**Exercise prompt**
Reproduce the material word for word from the line containing "Studying the image, would" through the end of the material, and leave out the pictures.
---------- Records for the task
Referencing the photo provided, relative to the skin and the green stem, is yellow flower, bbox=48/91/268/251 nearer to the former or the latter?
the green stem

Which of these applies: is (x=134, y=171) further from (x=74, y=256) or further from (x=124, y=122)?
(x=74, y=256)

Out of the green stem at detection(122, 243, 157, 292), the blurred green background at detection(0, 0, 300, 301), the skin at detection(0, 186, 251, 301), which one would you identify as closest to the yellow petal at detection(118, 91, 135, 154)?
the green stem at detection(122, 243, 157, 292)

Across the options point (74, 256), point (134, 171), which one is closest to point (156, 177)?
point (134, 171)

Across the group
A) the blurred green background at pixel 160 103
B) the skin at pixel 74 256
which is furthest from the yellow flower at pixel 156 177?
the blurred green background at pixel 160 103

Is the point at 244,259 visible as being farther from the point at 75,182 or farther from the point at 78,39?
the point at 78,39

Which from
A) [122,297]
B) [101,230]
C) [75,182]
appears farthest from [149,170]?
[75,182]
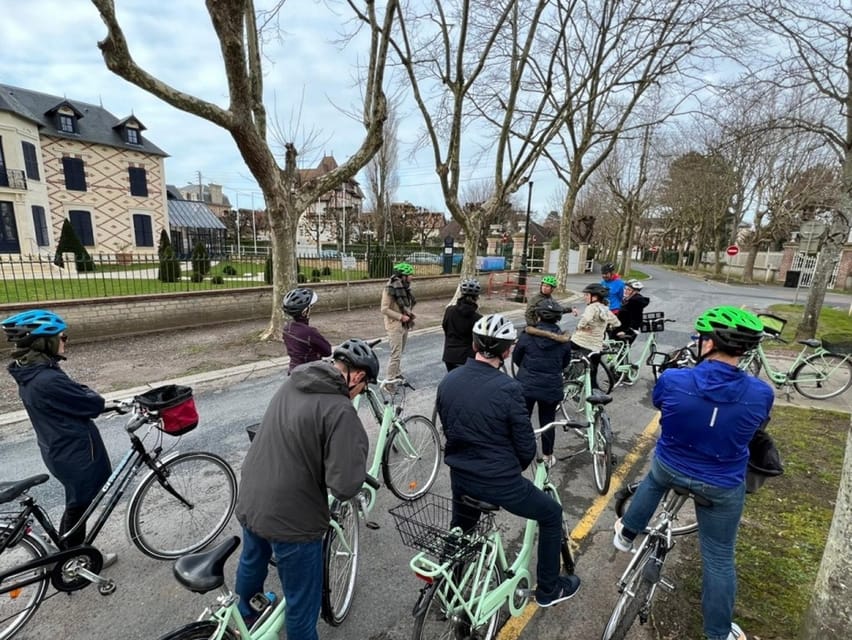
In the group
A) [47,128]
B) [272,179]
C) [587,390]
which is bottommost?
[587,390]

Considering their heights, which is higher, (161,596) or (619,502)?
(619,502)

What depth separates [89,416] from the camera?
9.20 ft

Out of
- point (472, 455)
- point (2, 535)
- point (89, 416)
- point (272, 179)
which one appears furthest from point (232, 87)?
point (472, 455)

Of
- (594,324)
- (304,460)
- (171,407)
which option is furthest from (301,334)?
(594,324)

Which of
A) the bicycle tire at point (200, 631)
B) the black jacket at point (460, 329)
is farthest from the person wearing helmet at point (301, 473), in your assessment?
the black jacket at point (460, 329)

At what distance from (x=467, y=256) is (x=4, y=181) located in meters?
23.9

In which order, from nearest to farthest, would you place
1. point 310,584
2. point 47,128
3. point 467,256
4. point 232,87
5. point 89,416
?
1. point 310,584
2. point 89,416
3. point 232,87
4. point 467,256
5. point 47,128

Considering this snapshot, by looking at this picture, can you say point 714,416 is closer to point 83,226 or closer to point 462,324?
point 462,324

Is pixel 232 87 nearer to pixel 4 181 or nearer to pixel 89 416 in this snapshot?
pixel 89 416

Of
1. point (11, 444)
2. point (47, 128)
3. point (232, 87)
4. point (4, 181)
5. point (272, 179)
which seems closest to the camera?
point (11, 444)

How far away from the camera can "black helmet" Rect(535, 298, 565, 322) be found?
4430 millimetres

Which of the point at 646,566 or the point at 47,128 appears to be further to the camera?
the point at 47,128

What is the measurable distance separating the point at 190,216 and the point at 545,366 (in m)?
36.3

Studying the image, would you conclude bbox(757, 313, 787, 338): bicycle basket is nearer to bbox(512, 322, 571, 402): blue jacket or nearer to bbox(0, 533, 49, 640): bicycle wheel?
bbox(512, 322, 571, 402): blue jacket
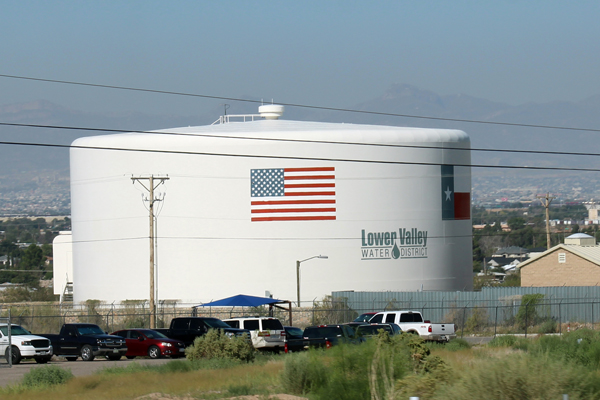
--------------------
**Solved problem**
Studying the image, would you conclude bbox(757, 313, 787, 338): bicycle basket is nearer to bbox(512, 322, 571, 402): blue jacket or nearer to bbox(0, 533, 49, 640): bicycle wheel?
bbox(512, 322, 571, 402): blue jacket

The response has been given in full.